### TASKS TO CARRY OUT
(1) Write out the ash dieback report from "A survey of" to "Norfolk and Suffolk.".
(2) Decide whether each statement below agrees with the ash dieback report. Answer yes or no, and quote the words of the report that settle it. (a) The disease has been confirmed at 115 sites across Britain. (b) Plant health experts surveyed 80m blocks of land. (c) The environment secretary said a cure for the disease exists.
(3) Go on with the report on ash dieback from where it stops.

BEGIN PASSAGE TO READ

Confirmed cases of the deadly tree disease ash dieback are now so widespread that controlling the illness without a cure will pose “long term problems”, the environment secretary warns.
Owen Paterson conceded that earlier estimates that 80m ash trees may be lost to the illness were likely to be an “underestimate” and that we were “at risk of losing a significant number of ash trees”.
A survey of 2,500 blocks of land by plant health experts has established that the disease has been confirmed in 115 sites across Britain, from woodlands in the south east, including Sussex and Berkshire, to Yorkshire and Northumberland in the north. It had already been identified in countryside in Norfolk and Suffolk.
Speaking after a tree health summit involving businesses, charities and woodlands organisations, Mr Paterson said: “This is a serious long term problem if we have an airborne disease which has come in, for which we have no cure.
“I don’t begin to underestimate the difficulties of this problem. It will be long and hard and will present a real problem for years, but we can over come it if we work together.”

END PASSAGE TO READ
BEGIN DATA SECTION

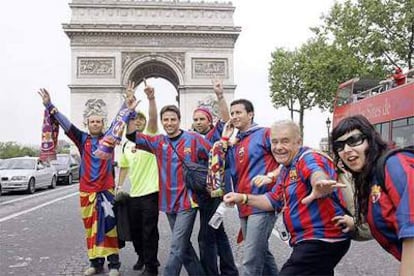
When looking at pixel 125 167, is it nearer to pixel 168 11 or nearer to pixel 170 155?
pixel 170 155

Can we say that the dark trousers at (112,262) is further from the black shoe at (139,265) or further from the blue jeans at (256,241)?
the blue jeans at (256,241)

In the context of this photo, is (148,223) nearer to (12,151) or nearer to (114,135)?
(114,135)

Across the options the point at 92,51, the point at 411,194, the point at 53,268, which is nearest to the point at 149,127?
the point at 53,268

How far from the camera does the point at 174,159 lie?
4.86 m

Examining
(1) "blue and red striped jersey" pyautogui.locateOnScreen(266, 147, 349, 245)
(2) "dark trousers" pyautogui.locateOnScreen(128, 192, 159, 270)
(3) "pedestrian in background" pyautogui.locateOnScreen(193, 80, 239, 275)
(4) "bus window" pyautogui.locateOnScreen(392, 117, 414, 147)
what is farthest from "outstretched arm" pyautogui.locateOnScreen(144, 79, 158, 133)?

END DATA SECTION

### RESPONSE LIST
(1)
A survey of 2,500 blocks of land by plant health experts has established that the disease has been confirmed in 115 sites across Britain, from woodlands in the south east, including Sussex and Berkshire, to Yorkshire and Northumberland in the north. It had already been identified in countryside in Norfolk and Suffolk.

(2)
(a) Yes: "the disease has been confirmed in 115 sites across Britain"
(b) No: "A survey of 2,500 blocks of land by plant health experts"
(c) No: "an airborne disease which has come in, for which we have no cure"

(3)
The department for food and rural affairs (Defra) insisted that the discovery of the disease chalara ash dieback, does not mean that it is spreading rapidly, and that instead, it is likely it has been present in these areas for a number of years.
But experts have warned that it has now taken hold so extensively that there is little that can be done to combat it. Defra added that it is unlikely that all cases of the disease have yet been identified, and “it is likely that more cases will emerge as checks continue”.
Commentary from Science Editor Tom Clarke:
The red dots on today's forestry commission map show cases of Chalara fraxinea in the wild now outnumber cases found in nurseries and newly planted areas. What's more, they cluster along the east coast, rather than clump around the imported disease.
The take-home message seems to be is that the disease probably made its own way here on the wind - and could have been here for some time. If the government had immediately banned imports the disease would always have got here - or been here already.
However, some of the criticism levelled at the government over the slow action on ash dieback is justified. Despite awareness of the disease since 2009, the movement of ash trees in and out of Britain continued. Today's new figures reflect how important the trade in trees has been in bringing the disease to our shores - its been found in 15 nurseries and 39 planting sites.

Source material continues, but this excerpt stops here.